For the reaction `3A(g)+B(g) hArr 2C(g)` at a given temperature , `K_c=9.0`.What must be the volume of the flask, if a mixture of 2.0 mol each of A, B and C exist in equilibrium ?

To solve the problem, we need to determine the volume of the flask (denoted as \( V \)) in which the equilibrium concentrations of the gases A, B, and C are established.
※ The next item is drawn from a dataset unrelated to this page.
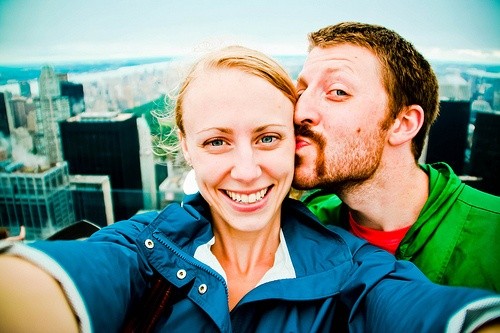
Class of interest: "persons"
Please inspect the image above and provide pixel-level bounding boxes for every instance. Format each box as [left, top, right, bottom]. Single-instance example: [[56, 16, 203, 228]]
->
[[0, 38, 500, 333], [290, 19, 500, 301], [0, 222, 26, 243]]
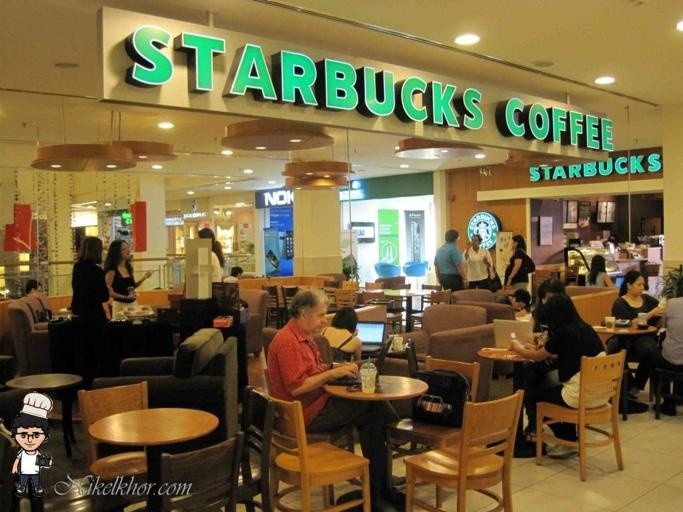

The reaction is given as: \[ 3A(g) + B(g) \rightleftharpoons 2C(g) \] We know that at equilibrium, there are 2.0 moles of each gas A, B, and C. The equilibrium constant \( K_c \) is given as 9.0. ### Step-by-Step Solution: 1. **Define the Equilibrium Concentrations:** - Let the volume of the flask be \( V \) liters. - The equilibrium concentrations can be expressed as: - \([A] = \frac{2.0 \, \text{mol}}{V}\) - \([B] = \frac{2.0 \, \text{mol}}{V}\) - \([C] = \frac{2.0 \, \text{mol}}{V}\) 2. **Write the Expression for \( K_c \):** - The expression for the equilibrium constant \( K_c \) for the reaction is: \[ K_c = \frac{[C]^2}{[A]^3[B]} \] - Substituting the equilibrium concentrations into the expression: \[ K_c = \frac{\left(\frac{2.0}{V}\right)^2}{\left(\frac{2.0}{V}\right)^3 \left(\frac{2.0}{V}\right)} \] 3. **Simplify the Expression:** - This simplifies to: \[ K_c = \frac{\frac{4.0}{V^2}}{\frac{8.0}{V^4}} = \frac{4.0 \cdot V^4}{8.0 \cdot V^2} = \frac{4V^2}{8} = \frac{V^2}{2} \] 4. **Set Up the Equation with Given \( K_c \):** - We know \( K_c = 9.0 \), so we set up the equation: \[ \frac{V^2}{2} = 9 \] 5. **Solve for \( V^2 \):** - Multiplying both sides by 2 gives: \[ V^2 = 18 \] 6. **Calculate \( V \):** - Taking the square root of both sides: \[ V = \sqrt{18} = 6 \, \text{liters} \] ### Conclusion: The volume of the flask is \( 6 \, \text{liters} \).